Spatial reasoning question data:
____________________

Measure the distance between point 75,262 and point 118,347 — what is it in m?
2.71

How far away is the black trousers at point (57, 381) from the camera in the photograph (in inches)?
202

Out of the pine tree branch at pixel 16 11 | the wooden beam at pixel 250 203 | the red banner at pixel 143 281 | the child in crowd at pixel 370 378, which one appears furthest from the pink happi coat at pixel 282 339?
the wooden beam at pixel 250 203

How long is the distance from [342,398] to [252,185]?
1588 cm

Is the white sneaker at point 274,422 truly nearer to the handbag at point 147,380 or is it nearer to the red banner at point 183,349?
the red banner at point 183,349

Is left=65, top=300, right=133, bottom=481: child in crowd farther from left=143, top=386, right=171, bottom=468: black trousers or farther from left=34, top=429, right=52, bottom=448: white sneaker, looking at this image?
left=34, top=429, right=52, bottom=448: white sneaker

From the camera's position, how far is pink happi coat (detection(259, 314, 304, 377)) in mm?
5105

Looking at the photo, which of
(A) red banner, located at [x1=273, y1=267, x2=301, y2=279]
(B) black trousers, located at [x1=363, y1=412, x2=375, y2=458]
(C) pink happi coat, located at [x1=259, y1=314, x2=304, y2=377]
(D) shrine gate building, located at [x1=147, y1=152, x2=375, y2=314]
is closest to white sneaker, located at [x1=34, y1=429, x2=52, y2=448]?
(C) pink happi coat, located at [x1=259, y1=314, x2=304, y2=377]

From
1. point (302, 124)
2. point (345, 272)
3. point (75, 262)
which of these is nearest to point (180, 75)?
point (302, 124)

____________________

▶ [GIVEN TASK]: In the records above, locate the line that contains "How far away". Repeat it and every line after it, exactly, and nothing else.

▶ [EXERCISE SOLUTION]:
How far away is the black trousers at point (57, 381) from the camera in the photograph (in inches)?
202

Out of the pine tree branch at pixel 16 11 | the wooden beam at pixel 250 203 | the red banner at pixel 143 281 | the child in crowd at pixel 370 378, which one appears furthest from the pink happi coat at pixel 282 339?
the wooden beam at pixel 250 203

How long is the distance from [342,398] to [252,185]?
1588 cm

Is the white sneaker at point 274,422 truly nearer to the handbag at point 147,380 or is it nearer to the red banner at point 183,349?
the red banner at point 183,349

Is left=65, top=300, right=133, bottom=481: child in crowd farther from left=143, top=386, right=171, bottom=468: black trousers or farther from left=34, top=429, right=52, bottom=448: white sneaker, looking at this image?
left=34, top=429, right=52, bottom=448: white sneaker

From the camera's position, how far is pink happi coat (detection(259, 314, 304, 377)) in mm?
5105

Looking at the photo, which of
(A) red banner, located at [x1=273, y1=267, x2=301, y2=279]
(B) black trousers, located at [x1=363, y1=412, x2=375, y2=458]
(C) pink happi coat, located at [x1=259, y1=314, x2=304, y2=377]
(D) shrine gate building, located at [x1=147, y1=152, x2=375, y2=314]
is closest to white sneaker, located at [x1=34, y1=429, x2=52, y2=448]?
(C) pink happi coat, located at [x1=259, y1=314, x2=304, y2=377]

From
1. point (302, 124)
2. point (345, 272)
3. point (75, 262)
which of these is nearest to point (180, 75)?
point (302, 124)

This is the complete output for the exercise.